The number of ways in which the letters of the word "VALEDICTORY" be arranged so that the vowels may never be separated is

Answer 1

Here we need to find the number of vowels present in the word "VALEDICTORY". So we will first count the number of the words present in the given word. As the vowels can never be separated while arranging the letters so we will consider all the vowels together as one. We will then arrange the rest of the letters by taking the vowels as a single entity.

Complete step-by-step answer:
The given word is "VALEDICTORY” and there are 4 vowels in the word "VALEDICTORY” and those are A, E, I, O.
Now, we will assume that all these vowels are a single entity.
We can clearly see that the total number of letters in the word "VALEDICTORY” without taking vowels as one is equal to 11.
After taking vowels as 1, the total number of letters $= \left( {11 - 4} \right) + 1 = 7 + 1 = 8$
Total number of letters $= 8$.
Total number of ways to arrange these letters in a word $= 8!$
Now, we may also observe that as we are taking the pack of vowels as one entity then the letters within that entity will also arrange.
There are 4 vowels within the vowel entity, so they will arrange in $4!$ ways.
The required number of ways to arrange the letters in a word $= 8! \times 4!$
Computing the factorial, we get
The required number of ways to arrange the letters in a word $= 8 \times 7 \times 6 \times 5 \times 4 \times 3 \times 2 \times 1 \times 4 \times 3 \times 2 \times 1$
On multiplying the numbers, we get
The required number of ways to arrange the letters in a word $= 967680$

Note: In order to solve this question , we need to know the terms vowels and consonants.
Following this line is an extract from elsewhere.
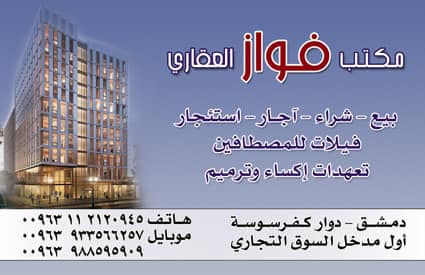 مكتب فواز العقاري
There are 26 alphabets in which 5 are vowels I.e. A,E,I, O and U and the rest 21 alphabets are consonants. Here, we have taken vowels as a single entity because we had to arrange the letters in such a way that it cannot get separated. If we don’t consider it as a single identity then the vowels will be arranged in any way, may be together or separated. This will violate the given condition and thus we will get wrong answers.